Data Privacy, GDPR, Record Keeping, Insurance

Record Keeping / Insurance

My Insurance Policy with Holistic Insurances Services requires that…

  • Client consultation records are taken and retained for a period of five years.
  • The records should as a minimum have the client’s full name, date of consultation and notes on the lifestyle/medical history where appropriate to the treatment being given.
  • Records include a brief description of the therapy or treatment, as well as any unusual reaction to the therapy.
  • Clients aged under 16 require parental or guardian written consent prior to the treatment/activity.
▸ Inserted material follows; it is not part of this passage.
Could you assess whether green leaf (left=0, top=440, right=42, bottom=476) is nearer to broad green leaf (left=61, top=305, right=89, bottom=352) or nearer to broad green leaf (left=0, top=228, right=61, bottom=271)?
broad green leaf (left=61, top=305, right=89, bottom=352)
Please note that as I have DBS clearance there is no need for a parent/guardian top be present at all times.
  • Link to more information

In some cases I may ask clients for the permission to contact their GP. The information is documented in the client’s record.

Data Privacy / GDPR

General Data Protection Regulations (GDPR) came into effect from May 25th 2018, building on the Data Protection Act that came into force in 1998.

To comply with GDPR…

  • I am registered with the ICO (Information Commissioner’s Office, membership ZA368167).
  • Paper and electronic forms contain the following statement: ‘I acknowledge and agree that personal data will be recorded for treatment, accounts and communication purposes and this information is stored in accordance with the General Data Protection Regulations’. 
  • The personal data I record is usually on a paper form, face to face during the first session.
  • I transcript some data online, in particular notes following each session.
  • For better safety electronic personal records are not stored on my computer but on Google’s cloud.
  • I never share client’s data, except in these rare cases where I’ve asked for permission to contact the client’s GP.
  • Clients can request from Denise a copy of their record, or their deletion.
  • Once the information is no longer needed (i.e. after the 5 years required by the insurance and if I no longer see a client), I destroy the paper record and delete the electronic record. If I decide to keep a record longer, typically for case study, then it will be anonymised first.
  • GDPR information from the Information Commissioner’s Office

Video Conference Privacy

There’s been some privacy concern with using Zoom so by default Denise uses Google Meet. If you have another preference then let her know.